▶ AIM A: From the guide on uninstalling Python on a Mac, list every command line it gives for taking stock of the installed Python versions.
▶ AIM B: Carry the guide on uninstalling Python on a Mac forward from the point where it stops.

To uninstall Python on a Mac safely, remove only the Python versions you deliberately installed — from python.org, Homebrew, or pyenv — and leave any Apple-provided system Python alone, because deleting it can break parts of macOS. Cleaning up old, unpatched Python runtimes is good security hygiene: a stale interpreter with vulnerable bundled libraries is one more thing on your machine that never gets updated. This guide walks through how to uninstall Python on Mac by installation method, and how to tell which Pythons are safe to remove.
First, find out what you actually have
Before removing anything, inventory your Pythons. Different install methods put binaries in different places, and you want to know what you are deleting:
# What resolves right now
which -a python3 python
# All the versions on PATH
type -a python3
# Homebrew's view
brew list --versions | grep -i python
# pyenv's view
pyenv versions
Look at the paths. /usr/bin/python3 is managed by macOS and the Xcode command line tools — do not remove it. /Library/Frameworks/Python.framework/... is a python.org installer build. /opt/homebrew/... (Apple Silicon) or /usr/local/... (Intel) is Homebrew. ~/.pyenv/versions/... is pyenv. Knowing the source tells you the correct removal method.

▶ LISTED RECORDS:
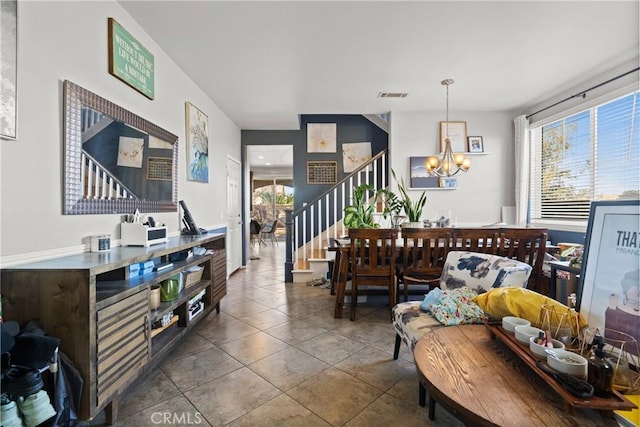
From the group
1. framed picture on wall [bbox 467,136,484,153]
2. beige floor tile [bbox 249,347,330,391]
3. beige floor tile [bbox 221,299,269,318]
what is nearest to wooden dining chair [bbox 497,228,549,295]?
beige floor tile [bbox 249,347,330,391]

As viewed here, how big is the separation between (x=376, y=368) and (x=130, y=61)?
9.88ft

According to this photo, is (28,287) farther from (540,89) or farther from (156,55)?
(540,89)

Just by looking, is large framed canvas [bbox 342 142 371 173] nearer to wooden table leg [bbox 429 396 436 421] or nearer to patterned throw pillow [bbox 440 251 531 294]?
patterned throw pillow [bbox 440 251 531 294]

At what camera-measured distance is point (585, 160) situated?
11.4 feet

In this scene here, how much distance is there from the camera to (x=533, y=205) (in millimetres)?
4324

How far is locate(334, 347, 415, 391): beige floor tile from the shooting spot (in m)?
1.92

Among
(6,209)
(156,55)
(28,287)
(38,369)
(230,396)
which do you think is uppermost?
(156,55)

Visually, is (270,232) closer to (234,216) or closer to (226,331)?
(234,216)

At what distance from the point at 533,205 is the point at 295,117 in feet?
13.2

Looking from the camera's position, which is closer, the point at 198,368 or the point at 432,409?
the point at 432,409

▶ RESPONSE A:
- which -a python3 python
- type -a python3
- brew list --versions | grep -i python
- pyenv versions

▶ RESPONSE B:
The one rule: never delete the system Python
Older macOS shipped a /usr/bin/python (Python 2), which Apple has since removed. Current macOS provides /usr/bin/python3 tied to the developer tools. Do not rm anything under /usr/bin or /System. macOS and various built-in scripts may rely on it, and on system-integrity-protected paths you often cannot delete it anyway without disabling protections you should leave on. If the system Python is outdated, that is Apple's job to patch through OS updates, not yours to delete.
The safe mental model: you remove Pythons you installed, into user or Homebrew locations. You never touch Pythons the operating system installed.
Uninstalling a python.org installer build
The python.org .pkg installer drops a framework and a set of symlinks. To remove it cleanly:
# 1. Remove the framework for the specific version (adjust 3.11)
sudo rm -rf /Library/Frameworks/Python.framework/Versions/3.11
# 2. Remove the Applications folder it created
sudo rm -rf "/Applications/Python 3.11"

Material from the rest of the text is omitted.